▶ **Your instructions**
Tally how many lines of the data below contain the string "flat", and reply with only that number.

Data of scene-based questions
□ □ □ □ □ □ □
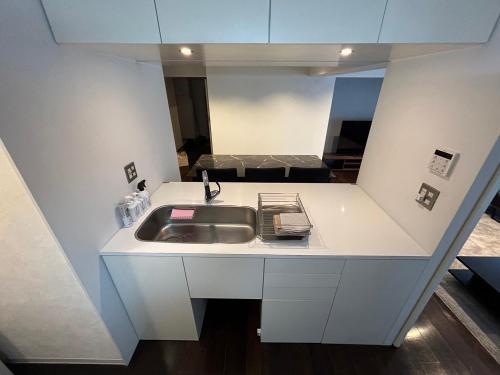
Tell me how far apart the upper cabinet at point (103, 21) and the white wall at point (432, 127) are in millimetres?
1362

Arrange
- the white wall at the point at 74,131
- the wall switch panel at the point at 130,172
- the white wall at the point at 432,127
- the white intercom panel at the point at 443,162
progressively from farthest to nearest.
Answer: the wall switch panel at the point at 130,172 < the white intercom panel at the point at 443,162 < the white wall at the point at 432,127 < the white wall at the point at 74,131

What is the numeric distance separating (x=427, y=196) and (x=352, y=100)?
444cm

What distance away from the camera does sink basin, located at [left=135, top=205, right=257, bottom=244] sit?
5.00 ft

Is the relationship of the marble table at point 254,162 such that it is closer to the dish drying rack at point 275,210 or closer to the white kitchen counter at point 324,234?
the white kitchen counter at point 324,234

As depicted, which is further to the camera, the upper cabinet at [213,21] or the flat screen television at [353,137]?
the flat screen television at [353,137]

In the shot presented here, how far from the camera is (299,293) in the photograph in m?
1.22

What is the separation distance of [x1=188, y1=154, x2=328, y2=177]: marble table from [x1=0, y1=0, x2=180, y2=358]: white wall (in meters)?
1.61

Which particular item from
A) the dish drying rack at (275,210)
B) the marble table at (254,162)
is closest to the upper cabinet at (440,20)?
the dish drying rack at (275,210)

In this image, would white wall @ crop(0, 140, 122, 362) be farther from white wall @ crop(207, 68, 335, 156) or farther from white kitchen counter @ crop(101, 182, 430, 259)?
white wall @ crop(207, 68, 335, 156)

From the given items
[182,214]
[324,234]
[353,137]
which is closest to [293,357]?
[324,234]

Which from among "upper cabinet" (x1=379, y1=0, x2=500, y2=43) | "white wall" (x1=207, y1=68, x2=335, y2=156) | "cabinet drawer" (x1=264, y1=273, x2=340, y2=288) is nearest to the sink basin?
"cabinet drawer" (x1=264, y1=273, x2=340, y2=288)

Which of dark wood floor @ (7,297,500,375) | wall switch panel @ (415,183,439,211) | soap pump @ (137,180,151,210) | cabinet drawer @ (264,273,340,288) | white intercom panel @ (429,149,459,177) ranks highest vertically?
white intercom panel @ (429,149,459,177)

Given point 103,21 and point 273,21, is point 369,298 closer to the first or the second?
point 273,21

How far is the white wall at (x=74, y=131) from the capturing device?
0.71 meters
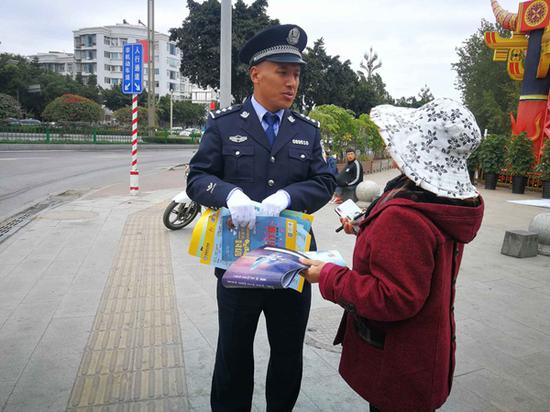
□ □ □ □ □ □ □
▶ **Output for this task**
2